Study questions —
(1) According to the article on Anthropic's restrictions on Claude access, what level of ownership by a firm headquartered in an unsupported region brings an entity under the policy?
(2) Carry on the article about Anthropic's restrictions on Claude access, starting after its last sentence.

Page text —

Anthropic is changing who can use Claude, and the new line is drawn around ownership as much as geography. The company will no longer provide services to companies that are majority-controlled by entities from China, Russia, Iran, or North Korea, citing national security concerns.
The change takes effect immediately and expands existing terms that already limited access in certain regions for legal and security reasons. The key shift is that a company outside a restricted region may still be blocked if its ownership structure links it back to one.
What Anthropic changed
The updated policy applies to entities directly or indirectly more than 50 percent owned by firms headquartered in unsupported regions. In practical terms, Anthropic is no longer looking only at where a customer is incorporated or where it signs in from. It is also looking at who controls that customer.
The source article says this is the first time a major US AI company has made such a policy change. The rule applies to China and to other countries the US classifies as adversaries, including Russia, Iran, and North Korea.
That matters because Claude is not being treated as a neutral software subscription in this policy. Anthropic is framing advanced AI model access as a security-sensitive capability, especially when the user is connected to a government or legal system that could compel cooperation with intelligence agencies.
The loophole Anthropic wants to close
Anthropic says companies from restricted regions like China have continued to access its services by setting up subsidiaries in other countries. The Financial Times points to a growing number of Chinese subsidiaries in Singapore that are used to circumvent controls and acquire US technology.
The concern is not only that a blocked company might use a different address. It is that a subsidiary can appear to be operating from an allowed market while remaining under the control of a parent company in a restricted region.
Under the new approach, that kind of ownership link becomes central. If the subsidiary is directly or indirectly more than 50 percent owned by a firm headquartered in an unsupported region, Anthropic’s policy can treat it as covered by the ban.
This makes the rule broader than a simple country block. It targets the corporate route around those blocks: a company structure that gives a restricted-region owner access through another jurisdiction.
Why Claude access is being treated as a security issue
Anthropic argues that firms controlled by authoritarian regimes can be compelled by law to share data and work with intelligence agencies. From the company’s perspective, that creates national security risks when those firms gain access to advanced AI models.
The source identifies two major concerns. First, companies could use AI capabilities to develop tools for rival military and intelligence agencies. Second, they could accelerate their own AI development through techniques like model distillation.
Model access is therefore not only about using Claude for ordinary business tasks. Anthropic is treating the models as capabilities that could be reused, studied, or embedded in broader technical programs by organizations subject to external state pressure.
The policy also reaches organizations that access Anthropic models via cloud services. That means the restriction is not limited to direct customers with an Anthropic contract. If a covered organization reaches Claude through another provider’s cloud offering, the same policy concern still applies.

Record set —
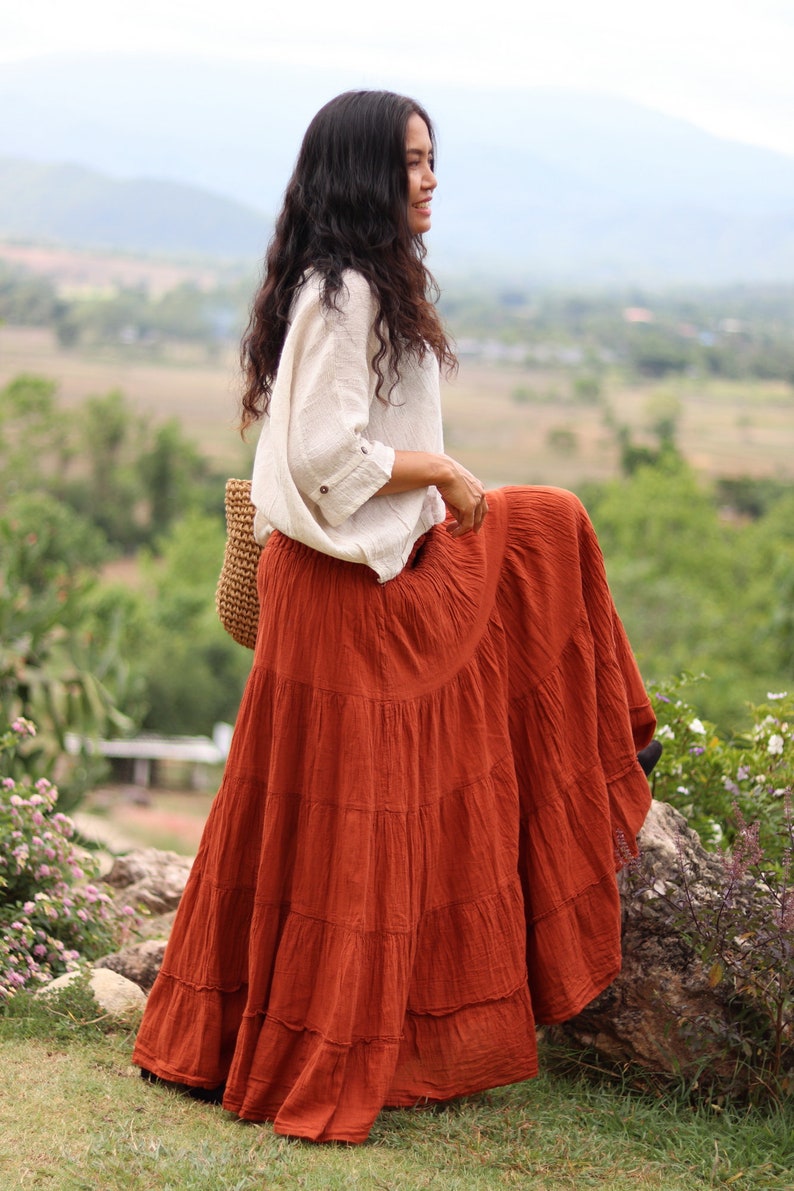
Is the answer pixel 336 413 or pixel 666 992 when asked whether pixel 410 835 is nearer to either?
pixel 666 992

* * *

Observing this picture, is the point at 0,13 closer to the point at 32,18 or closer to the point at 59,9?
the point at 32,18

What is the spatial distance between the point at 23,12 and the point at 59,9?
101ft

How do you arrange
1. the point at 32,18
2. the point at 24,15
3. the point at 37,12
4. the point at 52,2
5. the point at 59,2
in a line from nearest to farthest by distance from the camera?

...

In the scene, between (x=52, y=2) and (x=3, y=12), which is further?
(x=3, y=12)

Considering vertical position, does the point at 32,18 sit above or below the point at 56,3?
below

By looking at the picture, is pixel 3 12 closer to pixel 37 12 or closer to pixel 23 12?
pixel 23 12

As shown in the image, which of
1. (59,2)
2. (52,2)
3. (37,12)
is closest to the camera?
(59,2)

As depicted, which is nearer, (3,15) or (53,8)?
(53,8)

Per-task answers —
(1) Direct or indirect ownership of more than 50 percent.

(2)
Which companies could be affected
Major Chinese tech firms like ByteDance, Tencent, and Alibaba could be affected, according to the Financial Times. The source does not say that each company has been cut off, only that they could fall within the scope of the new policy.
The rule is based on ownership and control, so the practical impact depends on how a company or subsidiary is structured. The important threshold in the source is direct or indirect ownership of more than 50 percent by firms headquartered in unsupported regions.
For companies that rely on Claude directly, the consequence is straightforward: access may no longer be available. For companies using cloud services to reach Anthropic models, the policy signals that indirect access is also within scope.
An Anthropic executive acknowledged the company is likely to lose some business to competitors as a result. The financial impact on global revenue is estimated at a low hundreds of millions of dollars. Even with that cost, Anthropic says the move is necessary to address a significant problem.
What this means for AI competition in China
The source notes that US chatbots like Claude and ChatGPT are officially blocked in China, but can still be reached via VPNs. At the same time, China has developed a number of strong local alternatives, including Qwen, Deepseek, Kimi, and GLM.
That means the new Claude restriction may not immediately reshape everyday AI use in China. Chinese companies are likely to continue relying on homegrown solutions, at least while those tools remain practical for their needs.
The source also points to a condition that could make the restriction more meaningful over time. Anthropic’s new rules may only have a real impact in China once training runs on advanced AI accelerators, such as Nvidia’s banned chips, are significantly larger than those possible on domestic hardware.
Until then, the policy’s most immediate effect is likely to be on access pathways, compliance checks, and corporate structures. Anthropic is saying that where a company sits is no longer enough to determine whether it can use Claude. Who controls it now matters too.